> [Stated goal A]
In the book review, at which university is William Whewell Professor of Moral Philosophy?
> [Stated goal B]
Pick out every line of the records that contains the string "uppermost", with case counting, and copy each of those lines.

# START OF Given passage

ART. IV.-Indications of the Creator. Extracts bearing upon Theology, from the History and the Philosophy of the Inductive Sciences. By WILLIAM WHEWELL, D.D., Master of Trinity College, and Professor of Moral Philosophy in the University of Cambridge. London, 1845.

THIS unpretending little work is as seasonable as it is excellent. Having been obliged so recently to expose the superficial views and infidel tendencies of a work, whose attractive style, and the very reveries, fantastic as they were, in which its author indulged, rendered it popular, we feel double satisfaction in meeting with one so different in its character and influence. Professor Whewell is well known as an author, who has made science, in its various branches and its highest relations, his constant and anxious study. He is a plain and even dry writer, seldom eloquent, indulging in few flights of fancy, in no captivating theories, and in no charms of diction; but his sober and accurate reasoning, and profound knowledge of his subject, make him a high authority and a safe guide, in comparison of those flowery and seductive writers, whose shallow draughts at the Pierian spring have served only to intoxicate them, and to give them presumption in proportion to their incapacity.

# END OF Given passage
# START OF Entries provided

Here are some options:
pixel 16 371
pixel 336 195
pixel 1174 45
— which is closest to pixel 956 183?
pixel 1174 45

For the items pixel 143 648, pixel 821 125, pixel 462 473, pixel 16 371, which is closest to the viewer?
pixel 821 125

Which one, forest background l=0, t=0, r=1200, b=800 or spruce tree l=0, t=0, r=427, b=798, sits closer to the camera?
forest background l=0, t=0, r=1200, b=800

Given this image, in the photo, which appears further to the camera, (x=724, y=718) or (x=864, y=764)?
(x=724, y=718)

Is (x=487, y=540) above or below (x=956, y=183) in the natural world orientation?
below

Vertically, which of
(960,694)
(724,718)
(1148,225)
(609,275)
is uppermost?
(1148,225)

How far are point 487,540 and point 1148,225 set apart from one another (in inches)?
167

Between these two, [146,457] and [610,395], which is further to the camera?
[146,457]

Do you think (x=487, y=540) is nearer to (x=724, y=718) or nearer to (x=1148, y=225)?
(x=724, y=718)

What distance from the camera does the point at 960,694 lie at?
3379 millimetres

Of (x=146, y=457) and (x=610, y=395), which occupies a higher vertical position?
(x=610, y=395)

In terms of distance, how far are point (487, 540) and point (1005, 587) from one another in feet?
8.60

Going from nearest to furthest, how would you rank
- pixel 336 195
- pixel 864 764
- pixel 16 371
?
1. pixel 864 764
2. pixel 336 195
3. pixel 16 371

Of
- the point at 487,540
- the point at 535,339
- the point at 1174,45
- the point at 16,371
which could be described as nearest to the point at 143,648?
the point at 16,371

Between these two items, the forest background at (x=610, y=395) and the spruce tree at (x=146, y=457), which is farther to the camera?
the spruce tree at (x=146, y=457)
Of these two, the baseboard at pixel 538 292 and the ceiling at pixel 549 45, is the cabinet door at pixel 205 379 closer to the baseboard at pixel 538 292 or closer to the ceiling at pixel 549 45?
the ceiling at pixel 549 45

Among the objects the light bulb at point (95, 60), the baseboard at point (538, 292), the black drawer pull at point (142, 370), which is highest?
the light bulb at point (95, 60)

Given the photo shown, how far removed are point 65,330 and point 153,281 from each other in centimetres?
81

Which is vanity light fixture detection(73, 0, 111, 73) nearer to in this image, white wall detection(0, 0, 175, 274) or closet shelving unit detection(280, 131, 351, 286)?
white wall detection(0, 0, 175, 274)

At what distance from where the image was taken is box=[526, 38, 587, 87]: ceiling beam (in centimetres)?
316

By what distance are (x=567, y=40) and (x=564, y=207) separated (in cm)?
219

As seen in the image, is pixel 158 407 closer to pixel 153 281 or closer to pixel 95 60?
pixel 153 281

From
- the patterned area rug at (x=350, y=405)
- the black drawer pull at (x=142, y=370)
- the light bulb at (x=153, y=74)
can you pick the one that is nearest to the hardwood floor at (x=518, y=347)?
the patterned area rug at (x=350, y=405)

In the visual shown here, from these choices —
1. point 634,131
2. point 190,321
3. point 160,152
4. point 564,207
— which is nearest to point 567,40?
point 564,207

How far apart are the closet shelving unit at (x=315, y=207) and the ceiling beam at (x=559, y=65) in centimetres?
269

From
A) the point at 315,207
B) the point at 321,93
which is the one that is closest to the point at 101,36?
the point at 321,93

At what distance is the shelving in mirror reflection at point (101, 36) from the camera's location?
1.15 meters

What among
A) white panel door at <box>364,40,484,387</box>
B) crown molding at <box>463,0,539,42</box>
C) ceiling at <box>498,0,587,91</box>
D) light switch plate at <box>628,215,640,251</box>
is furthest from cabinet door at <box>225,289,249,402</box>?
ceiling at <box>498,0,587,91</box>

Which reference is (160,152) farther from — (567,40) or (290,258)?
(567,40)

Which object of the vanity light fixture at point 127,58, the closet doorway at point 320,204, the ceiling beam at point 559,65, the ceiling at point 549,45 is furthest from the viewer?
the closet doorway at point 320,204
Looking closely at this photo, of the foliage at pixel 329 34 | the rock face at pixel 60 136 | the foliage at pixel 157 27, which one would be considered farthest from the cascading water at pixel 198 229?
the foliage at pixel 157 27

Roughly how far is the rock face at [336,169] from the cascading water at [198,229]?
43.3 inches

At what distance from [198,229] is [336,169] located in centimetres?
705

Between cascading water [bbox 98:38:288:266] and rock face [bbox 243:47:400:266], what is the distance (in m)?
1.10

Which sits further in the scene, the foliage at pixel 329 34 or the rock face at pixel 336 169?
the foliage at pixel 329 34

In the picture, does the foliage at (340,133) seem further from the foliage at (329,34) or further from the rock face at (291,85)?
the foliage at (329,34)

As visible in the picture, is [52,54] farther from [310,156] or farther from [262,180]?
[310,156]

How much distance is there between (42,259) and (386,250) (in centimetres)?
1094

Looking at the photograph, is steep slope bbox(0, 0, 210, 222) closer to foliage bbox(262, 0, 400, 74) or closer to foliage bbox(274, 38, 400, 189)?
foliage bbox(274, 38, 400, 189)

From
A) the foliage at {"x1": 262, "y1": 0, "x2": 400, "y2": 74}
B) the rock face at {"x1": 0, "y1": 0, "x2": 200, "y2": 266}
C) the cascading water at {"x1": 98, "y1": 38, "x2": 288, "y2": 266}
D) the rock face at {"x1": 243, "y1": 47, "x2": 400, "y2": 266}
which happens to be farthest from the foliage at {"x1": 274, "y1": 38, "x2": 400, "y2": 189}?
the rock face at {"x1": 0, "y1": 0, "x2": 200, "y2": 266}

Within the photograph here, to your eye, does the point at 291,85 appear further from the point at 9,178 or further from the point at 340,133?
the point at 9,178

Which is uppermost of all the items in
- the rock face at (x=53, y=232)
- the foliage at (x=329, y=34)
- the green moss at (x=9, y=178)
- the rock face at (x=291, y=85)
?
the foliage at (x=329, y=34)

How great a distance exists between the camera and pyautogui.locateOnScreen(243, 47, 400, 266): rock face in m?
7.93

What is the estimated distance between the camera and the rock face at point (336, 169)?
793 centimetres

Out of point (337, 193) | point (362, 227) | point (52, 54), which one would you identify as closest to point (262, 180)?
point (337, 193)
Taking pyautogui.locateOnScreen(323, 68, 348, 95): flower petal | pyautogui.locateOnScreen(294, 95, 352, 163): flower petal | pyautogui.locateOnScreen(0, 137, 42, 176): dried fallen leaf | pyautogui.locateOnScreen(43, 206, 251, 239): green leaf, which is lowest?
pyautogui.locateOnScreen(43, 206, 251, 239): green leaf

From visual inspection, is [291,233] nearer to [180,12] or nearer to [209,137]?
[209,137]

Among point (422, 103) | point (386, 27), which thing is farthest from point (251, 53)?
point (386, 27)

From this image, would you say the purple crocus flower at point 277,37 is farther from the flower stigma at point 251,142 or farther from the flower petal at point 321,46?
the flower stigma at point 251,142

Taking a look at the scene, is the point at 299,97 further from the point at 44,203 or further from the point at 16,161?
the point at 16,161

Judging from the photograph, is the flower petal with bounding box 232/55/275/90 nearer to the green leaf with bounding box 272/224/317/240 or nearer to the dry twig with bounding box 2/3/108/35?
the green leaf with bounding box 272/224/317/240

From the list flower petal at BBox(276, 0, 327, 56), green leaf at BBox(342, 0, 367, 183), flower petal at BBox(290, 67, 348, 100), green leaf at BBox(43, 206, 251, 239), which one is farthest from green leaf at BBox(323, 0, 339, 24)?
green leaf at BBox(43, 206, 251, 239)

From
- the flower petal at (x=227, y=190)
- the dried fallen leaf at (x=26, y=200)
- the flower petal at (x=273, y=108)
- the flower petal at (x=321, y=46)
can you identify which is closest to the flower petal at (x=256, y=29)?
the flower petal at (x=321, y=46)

# END OF Entries provided

> [Reply A]
The University of Cambridge.

> [Reply B]
is uppermost?
Which is uppermost of all the items in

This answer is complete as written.